Actually if you run the dd part of jmfs manually though the terminal you can control the block size and speed things up significantly.

Typically the block size is small with something like dd if you have a bad drive and you want it to get as much data as possible so you read small chunks, so it won't fails large sections.


----------



## unitron (Apr 28, 2006)

vectorcatch said:


> The biggest difference is the block size, if I remember correctly jmfs is doing everything in either 512byte or 4k chunks. That means the code reads it and the writes it for each chunk, so there is a ton of overhead. Most modern devices deal internally with much larger block sizes (bandwidth is king over latency here)
> 
> Actually if you run the dd part of jmfs manually though the terminal you can control the block size and speed things up significantly.
> 
> Typically the block size is small with something like dd if you have a bad drive and you want it to get as much data as possible so you read small chunks, so it won't fails large sections.


Technically I think that's the

ddrescue

part of jmfs, and not the original

dd

although maybe he included both on the cd, the way MFS Live includes both

dd

and

dd_rescue

(which is not to be confused with

ddrescue

)


----------



## L David Matheny (Jan 29, 2011)

lillevig said:


> I recently had my first opportunity to use JMFS (on a 4-tuner, 500GB Premiere).

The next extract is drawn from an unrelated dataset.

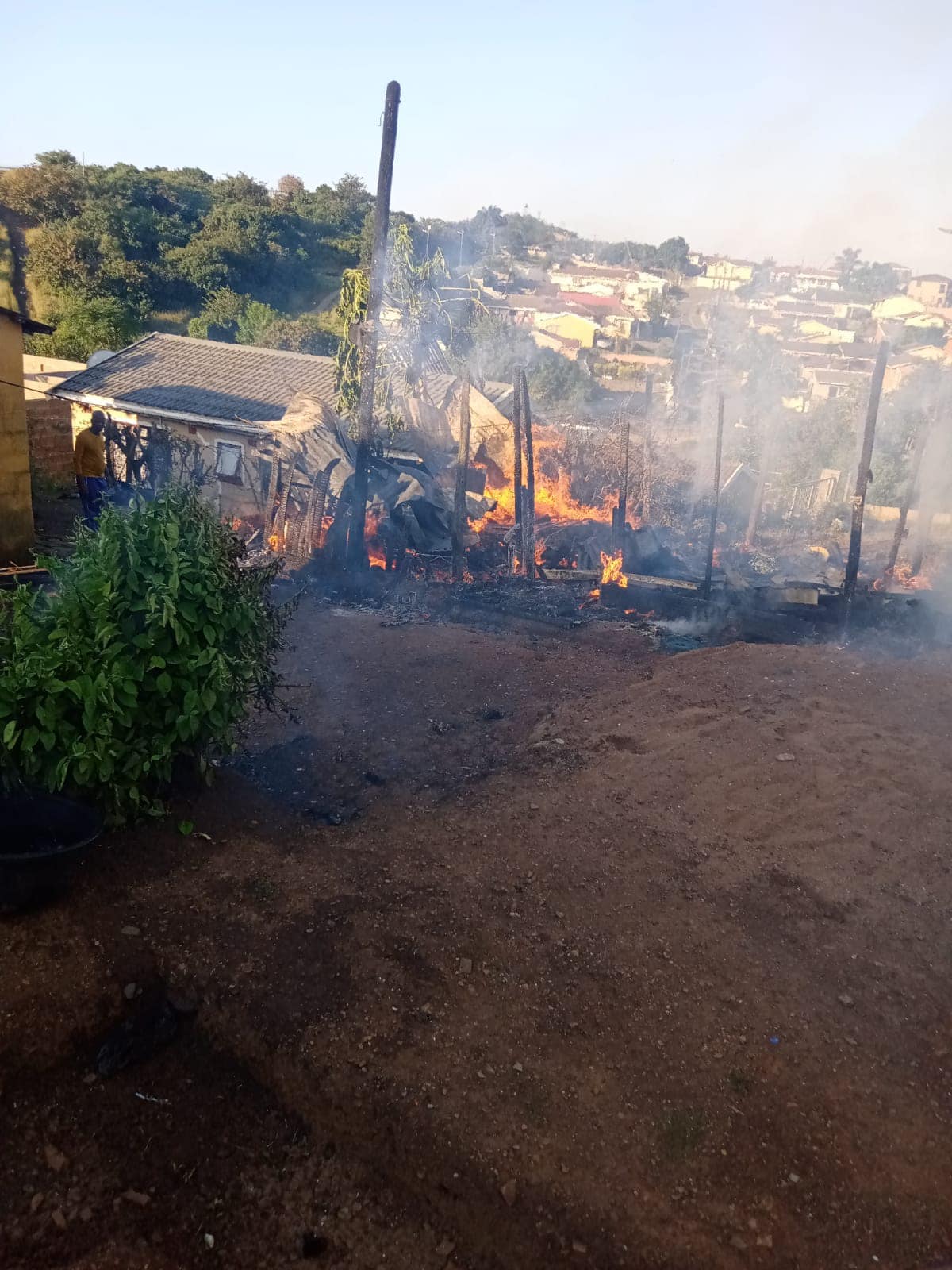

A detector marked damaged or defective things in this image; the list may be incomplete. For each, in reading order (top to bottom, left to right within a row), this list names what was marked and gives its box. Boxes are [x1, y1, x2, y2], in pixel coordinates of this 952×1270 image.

Worked perfectly so a big thanks to comer. I used USB adapter cables insted of direct connecting to my MB so I expected it to be relatively slow and it finished 500GB in a bit less than 9 1/2 hours. I use Clonezilla to make a periodic clone of my PC hard drive (500GB) and it takes only about a third of that time. Granted, only one of the two drives is tethered via USB, but I wondered about the huge time difference. I also wondered what JMFS does differently than Clonezilla which uses dd as the underlying copy mechanism. I'm sure something is different otherwise folks would just use the dd on the MFS Tools disk to copy Premeire drives. I understand that JMFS would still be needed to do the Expand and Supersize but those are quick on their own. Will someone please help clear up my ignornace?


In this post from earlier this year I mentioned a discrepancy in run times between the ddrescue on the JMFS CD and the version on the Ubuntu Rescue Remix 12.04 CD. You may have encountered something similar. My drives were connected using SATA, however, one directly to the motherboard and one indirectly through an eSATA drive dock.


----------